◆ Activity
In the copy, keep the lines from the first line of the material below through the line containing "Q: What species is this?" exactly as they are, and include no pictures.

◆ Dataset
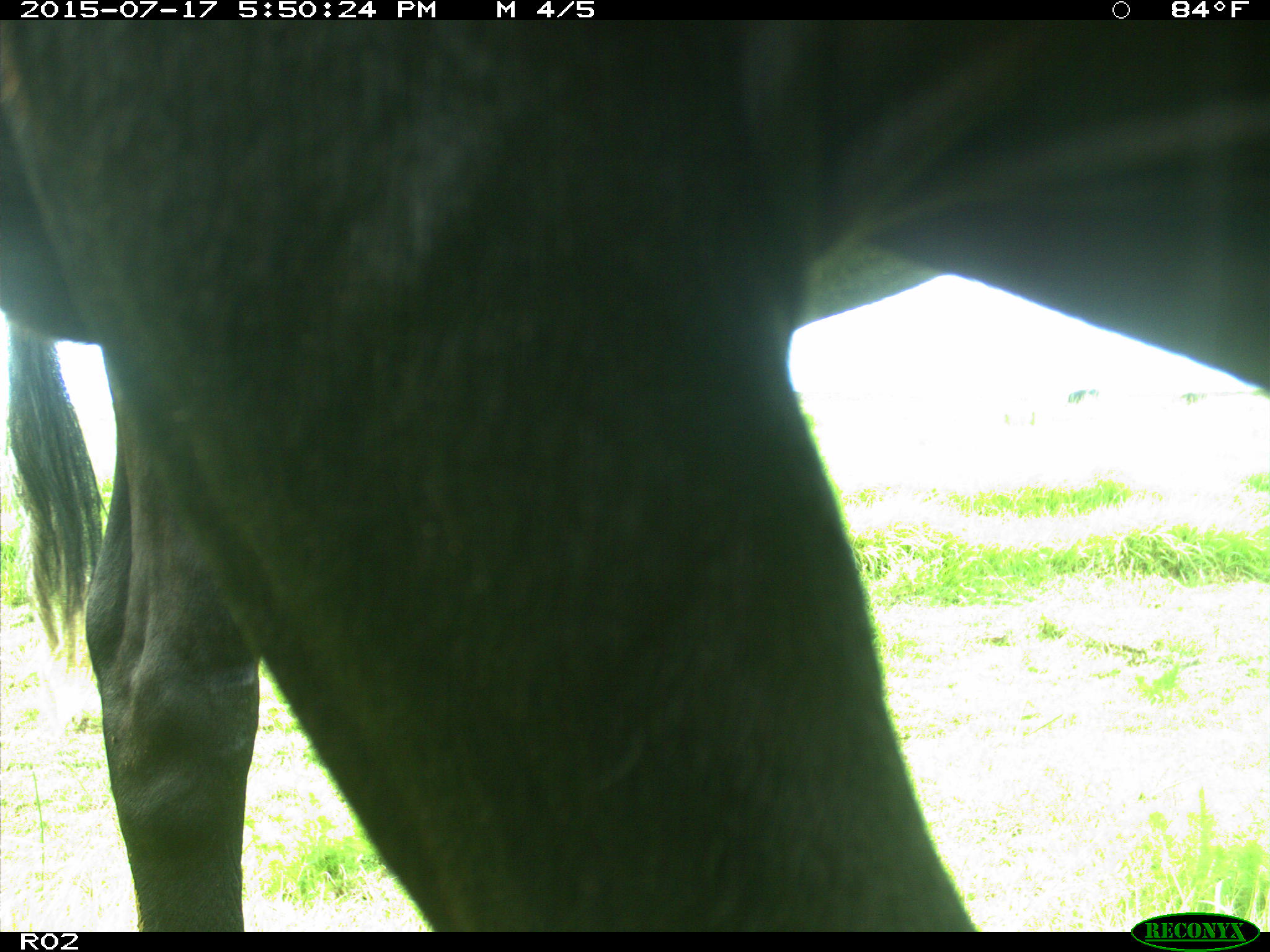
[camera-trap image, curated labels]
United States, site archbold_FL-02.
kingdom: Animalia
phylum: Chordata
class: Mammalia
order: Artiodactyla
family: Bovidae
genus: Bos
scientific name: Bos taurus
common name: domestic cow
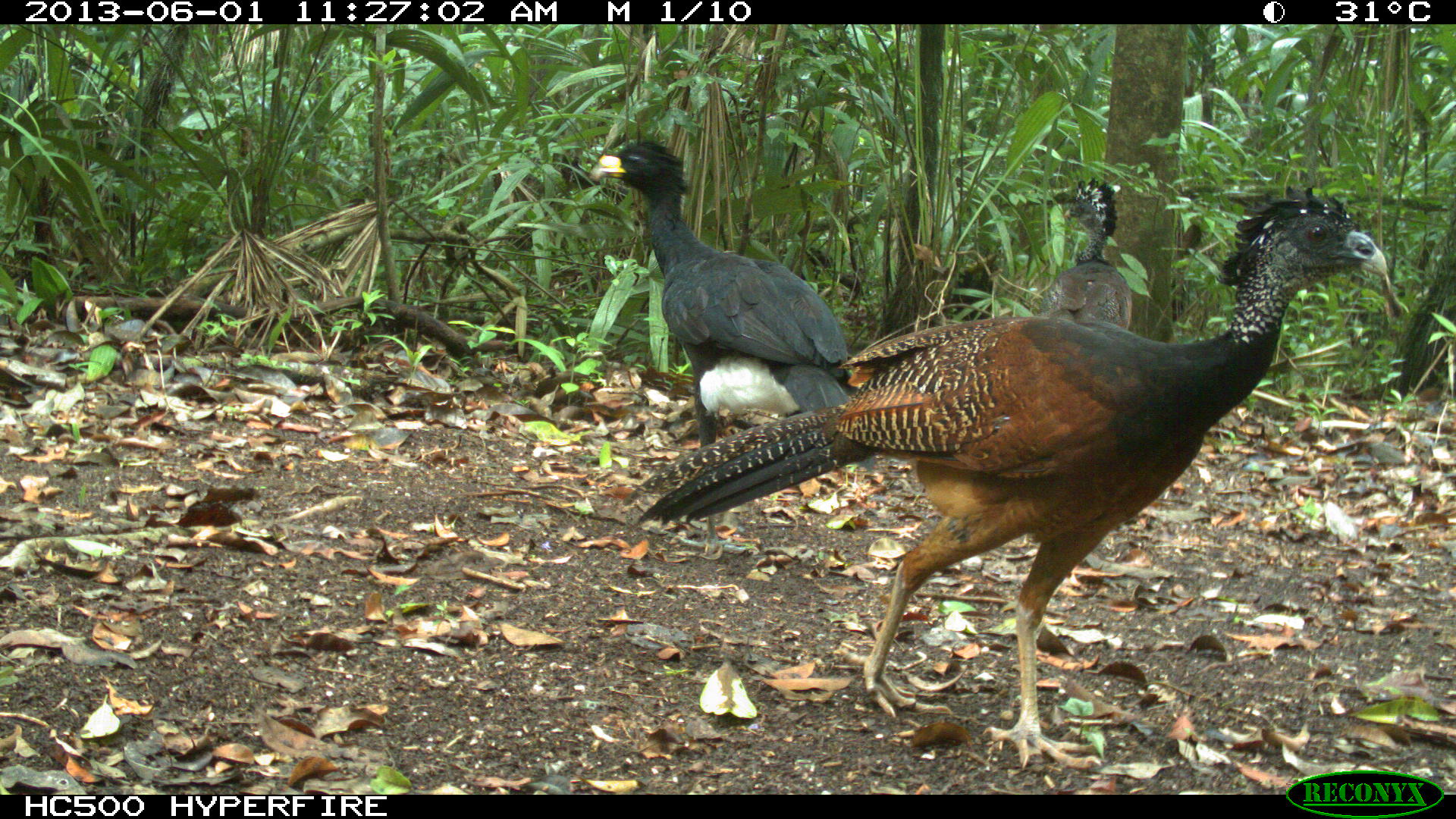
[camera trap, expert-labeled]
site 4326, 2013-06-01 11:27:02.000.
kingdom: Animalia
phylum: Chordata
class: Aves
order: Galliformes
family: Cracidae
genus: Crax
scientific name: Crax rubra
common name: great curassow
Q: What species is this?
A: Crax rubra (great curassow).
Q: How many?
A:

◆ Exercise output
[camera-trap image, curated labels]
United States, site archbold_FL-02.
kingdom: Animalia
phylum: Chordata
class: Mammalia
order: Artiodactyla
family: Bovidae
genus: Bos
scientific name: Bos taurus
common name: domestic cow
[camera trap, expert-labeled]
site 4326, 2013-06-01 11:27:02.000.
kingdom: Animalia
phylum: Chordata
class: Aves
order: Galliformes
family: Cracidae
genus: Crax
scientific name: Crax rubra
common name: great curassow
Q: What species is this?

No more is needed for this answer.